A worked swatch of Fisherman's Rib, knit texture visible

Fisherman's rib is a deep, cushiony version of one-by-one ribbing. Instead of stacking plain knits and purls, you knit into the stitch one row below, which pulls extra yarn up through the fabric and doubles the loft. The result reads like ribbing from a distance but feels twice as thick in the hand, with a bounce ordinary rib never has. It is a close relative of brioche and produces nearly the same fabric, worked with a different set of moves.

How it is built

The fabric is columns of knit and purl, same as one-by-one rib, but the knit columns are worked one row down. On a knit-one-below stitch (often written k1b or KB), you insert the needle into the center of the stitch directly below the next stitch on the left needle, knit it, and let the old stitch drop off the top. That dropped strand doesn't unravel: it wraps the new stitch and becomes part of the column below, which is where the extra depth comes from.

Most versions purl the alternate stitches and knit-below the rest, so a plain row reads "knit one below, purl one" across. Some patterns knit-below on both faces for a firmer fabric. Cast on an even number of stitches, work a plain rib row first to set the columns, then begin the knit-below rows. The first row can feel fiddly because there is no stitch below yet, so many patterns start you on ordinary rib and switch on row two.

What the fabric does

Fisherman's rib is thick, spongy, and heavier than the same yarn worked flat. It eats yarn: expect to use noticeably more than plain stockinette or standard rib for the same dimensions. It is fully reversible, with the same soft raised columns on both sides, which makes it a strong choice for anything seen from both faces.

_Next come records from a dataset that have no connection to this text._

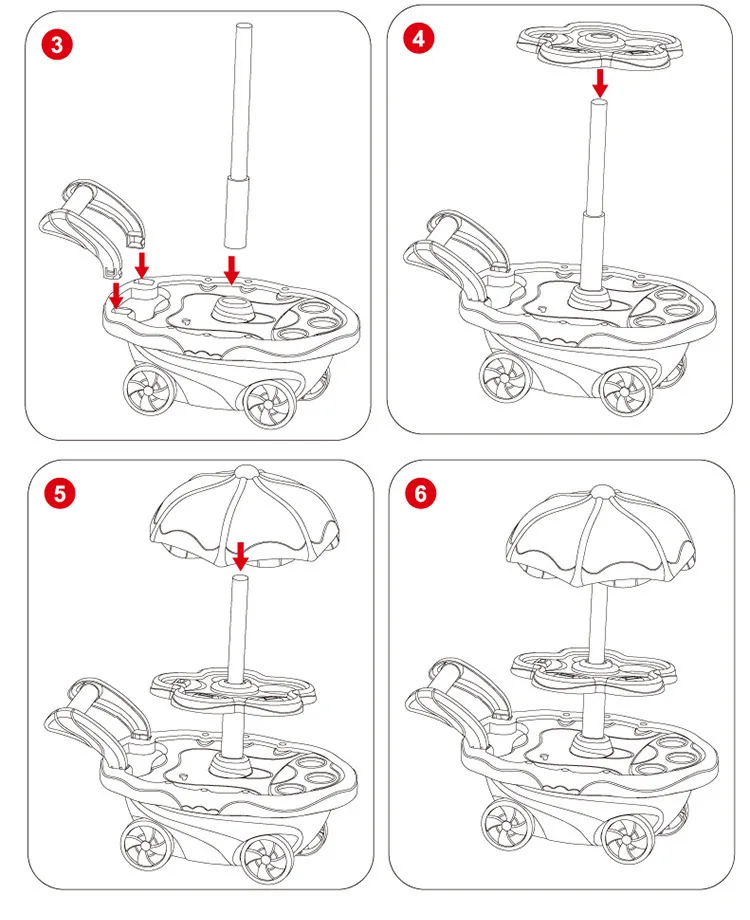 3

4

5

6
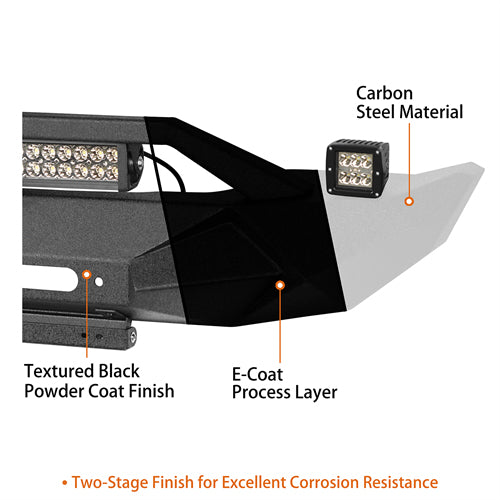 Carbon Steel Material

Textured Black Powder Coat Finish

E-Coat Process Layer

• Two-Stage Finish for Excellent Corrosion Resistance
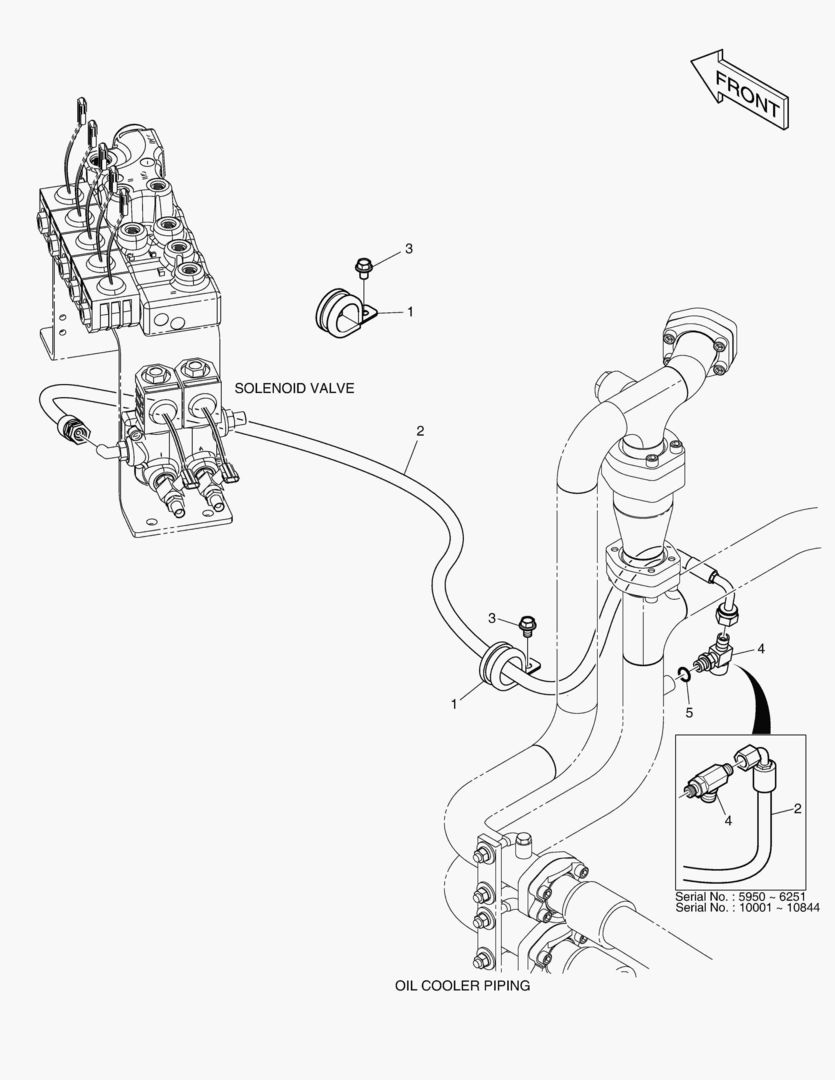 FRONT

3

1

SOLENOID VALVE

2

3

1

4

5

4

2

Serial No. : 5950 ~ 6251
Serial No. : 10001 ~ 10844

OIL COOLER PIPING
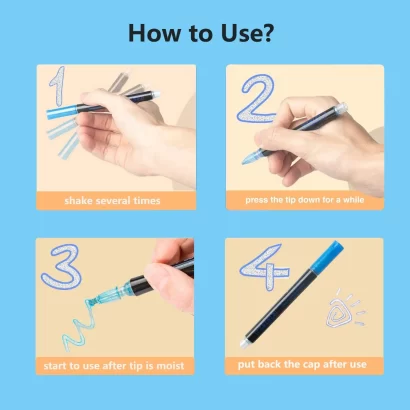 How to Use?

1

shake several times

2

press the tip down for a while

3

start to use after tip is moist

4

put back the cap after use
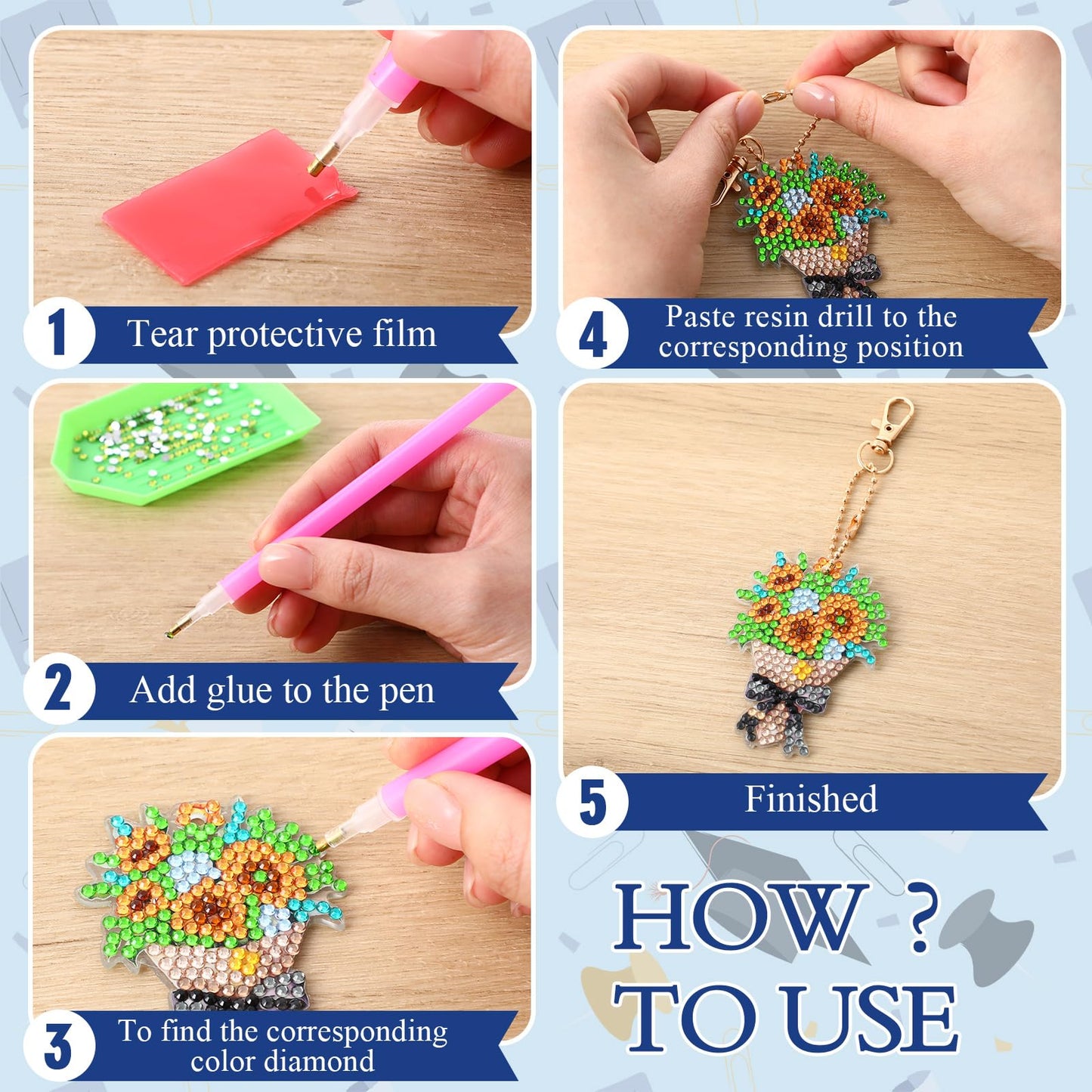 1 Tear protective film

2 Add glue to the pen

3 To find the corresponding color diamond

4 Paste resin drill to the corresponding position

5 Finished

HOW ?
TO USE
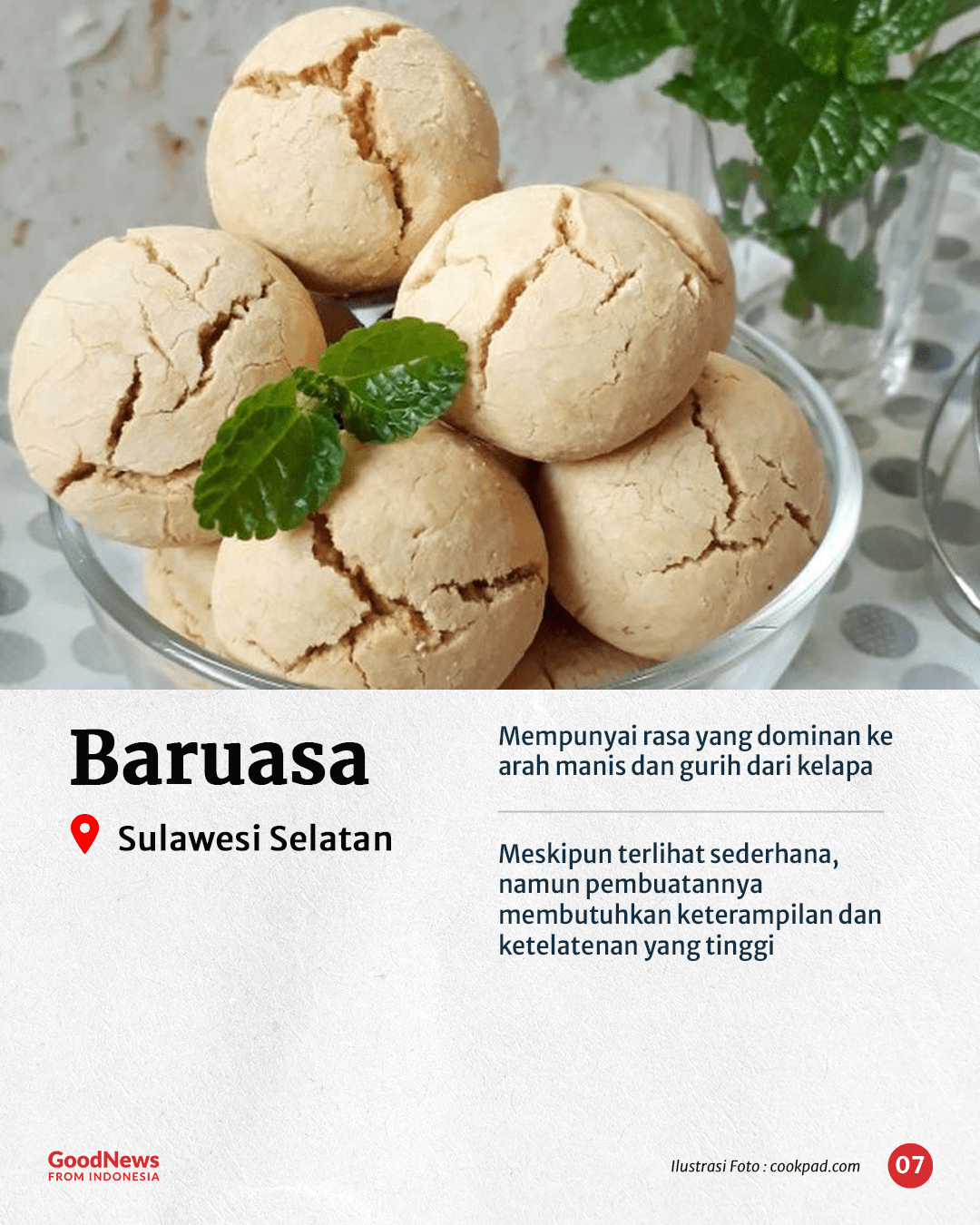 Baruasa

Sulawesi Selatan

Mempunyai rasa yang dominan ke arah manis dan gurih dari kelapa

Meskipun terlihat sederhana, namun pembuatannya membutuhkan keterampilan dan ketelatenan yang tinggi

GoodNews FROM INDONESIA

Ilustrasi Foto : cookpad.com

07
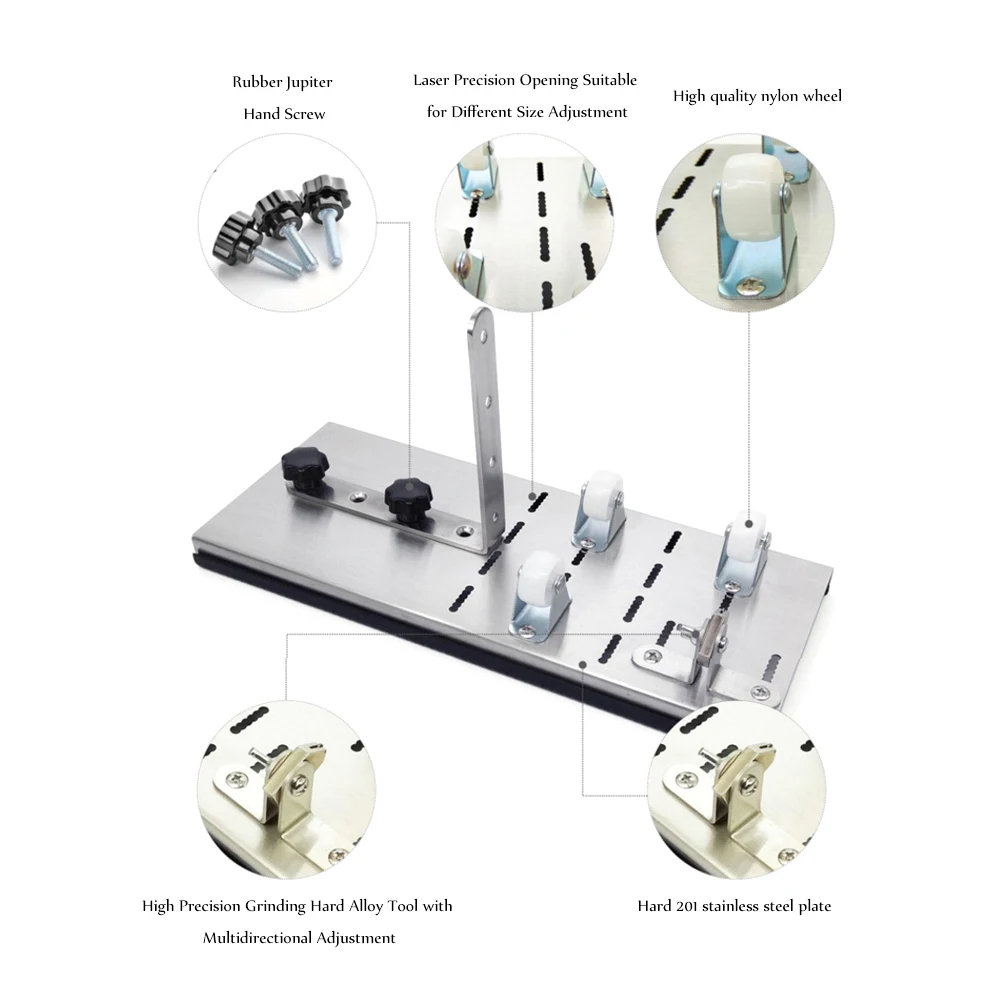 Rubber Jupiter
Hand Screw

Laser Precision Opening Suitable
for Different Size Adjustment

High quality nylon wheel

High Precision Grinding Hard Alloy Tool with
Multidirectional Adjustment

Hard 201 stainless steel plate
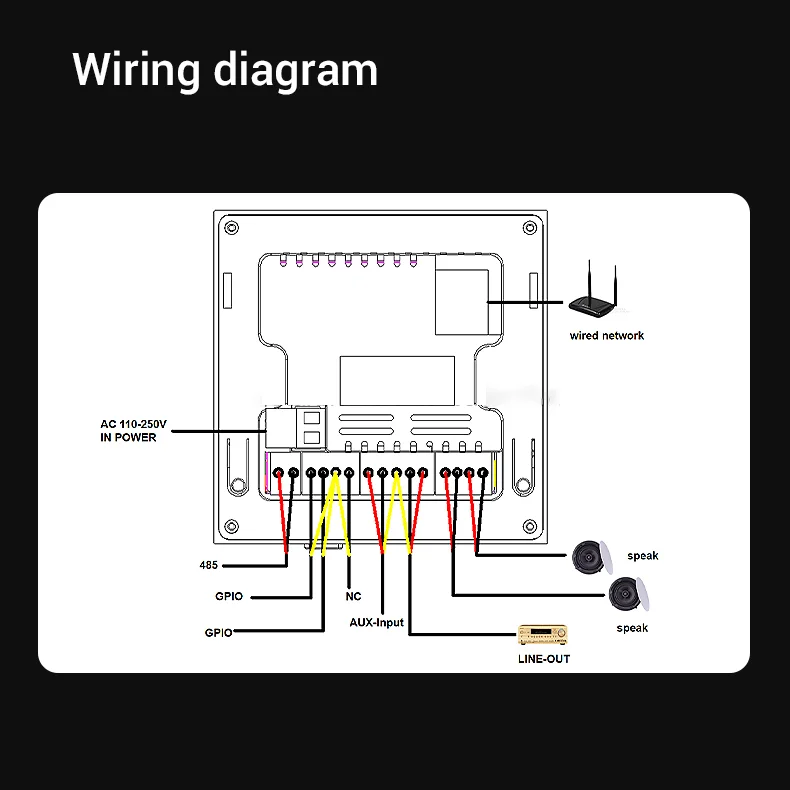 Wiring diagram

wired network

AC 110-250V
IN POWER

485

GPIO

GPIO

NC

AUX-Input

speak

speak

LINE-OUT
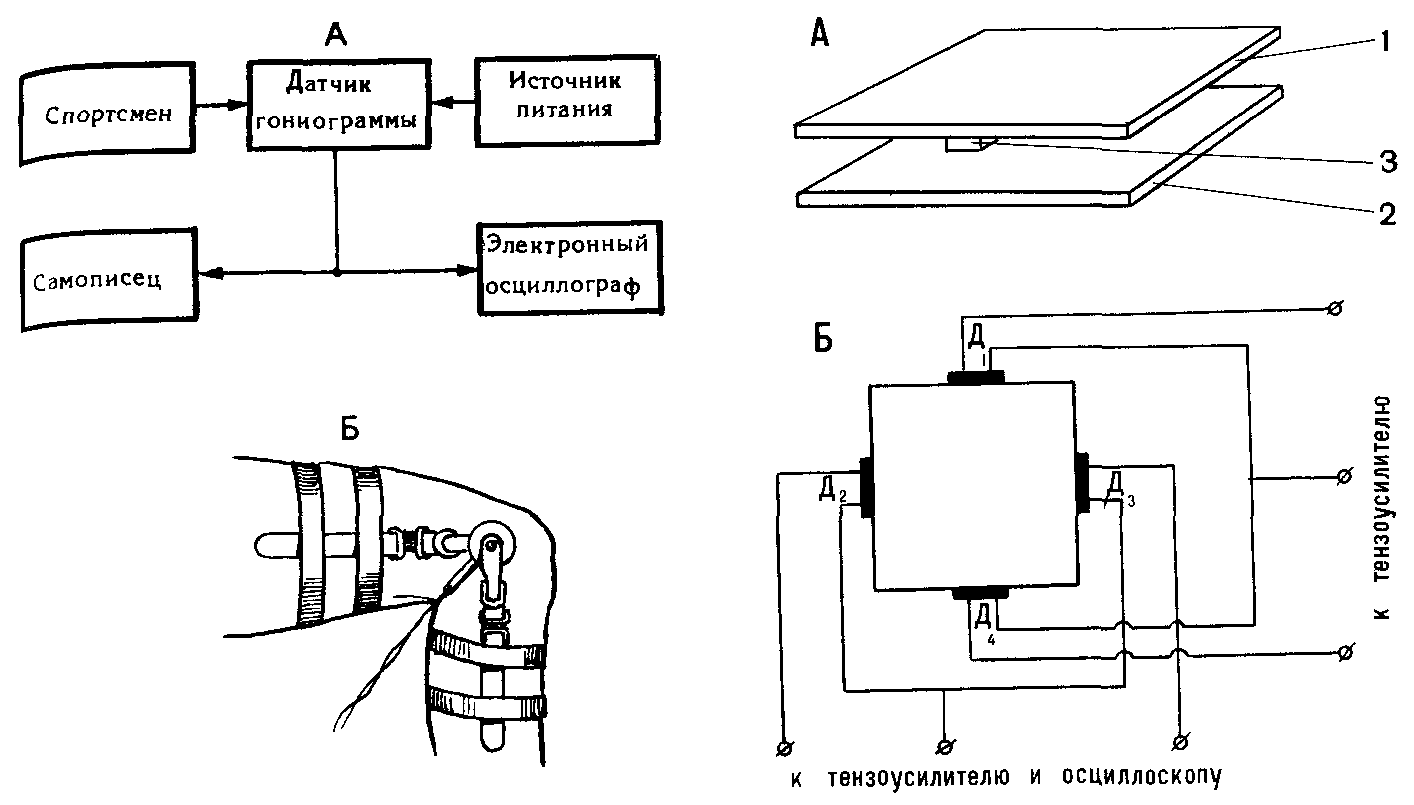 А

Спортсмен

Датчик гониограммы

Источник питания

Самописец

Электронный осциллограф

Б

А

1

3

2

Б

$Д_1$

$Д_2$

$Д_3$

$Д_4$

к тензоусилителю

к тензоусилителю и осциллоскопу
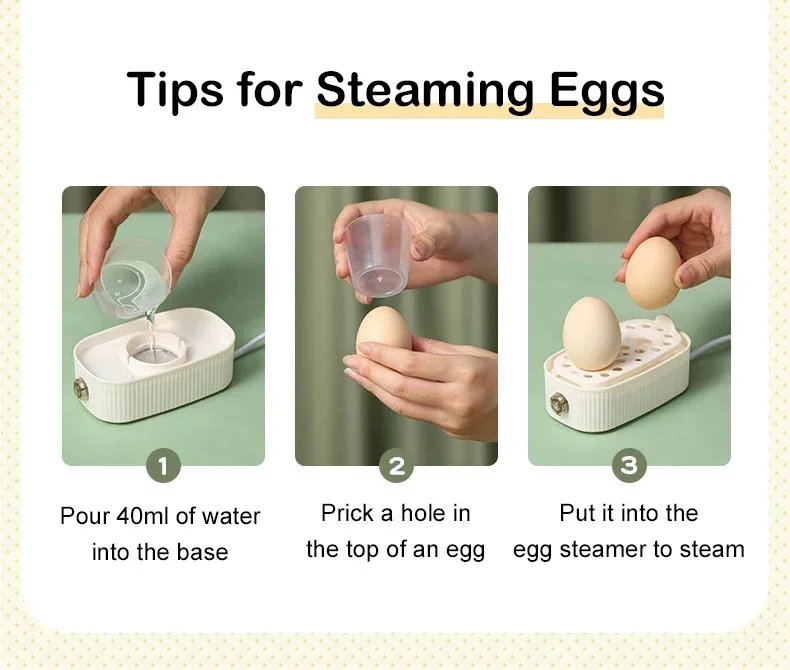 Tips for Steaming Eggs

1

Pour 40ml of water into the base

2

Prick a hole in the top of an egg

3

Put it into the egg steamer to steam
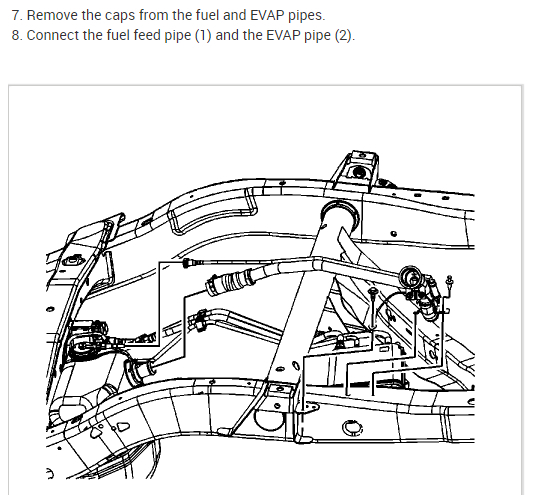 7. Remove the caps from the fuel and EVAP pipes.
8. Connect the fuel feed pipe (1) and the EVAP pipe (2).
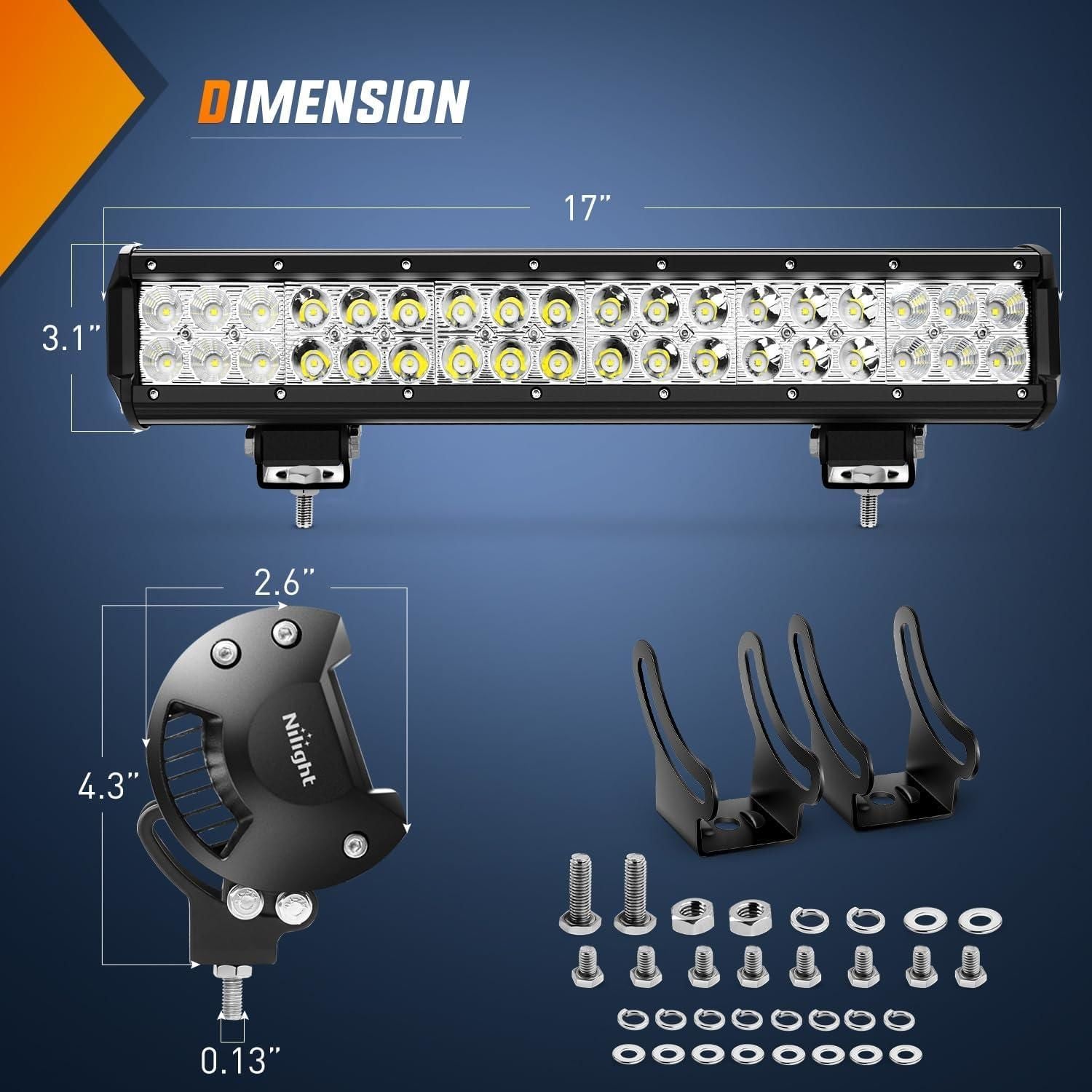 DIMENSION

17"

3.1"

2.6"

4.3"

Nilight

0.13"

It stretches wide and springs back, but it grows in length under its own weight, so a long scarf or a heavy sweater body will drop over time. Account for that by knitting shorter than your target length. The fabric lies flat and does not curl at the edges, unlike stockinette, and the deep texture hides uneven tension well, which is forgiving if your knit-below stitches vary a little.

Tip
If a stitch looks loose or split, check that you knit into the stitch one row below and not the two-strand gap beside it. Working into the gap adds an unwanted increase and throws off the count.

What to use it for

Reach for fisherman's rib when you want warmth and body: cowls, chunky scarves, hats, and sweater bodies that need to feel substantial. Worsted or aran weight suits it best, since the stitch already adds bulk and finer yarn can lose the plush effect. It also makes a handsome band or collar where you want more presence than a plain rib gives.

Is fisherman's rib the same as brioche?

The fabric is nearly identical. Fisherman's rib gets there by knitting into the stitch below; brioche uses yarn-over-and-slip pairs. Brioche is easier to work in two colors, but plain fisherman's rib is simpler to learn.

Why is my piece so much wider and heavier than the pattern says?

The stitch is elastic and dense, so it blocks wider and drops longer under its own weight. Knit shorter than your target length and check gauge in the actual stitch, not in plain rib.

Can I work it in the round?

Yes. Cast on an even number, work knit-one-below and purl-one on every round, and there is no purl-side row to track, which many knitters find easier than working it flat.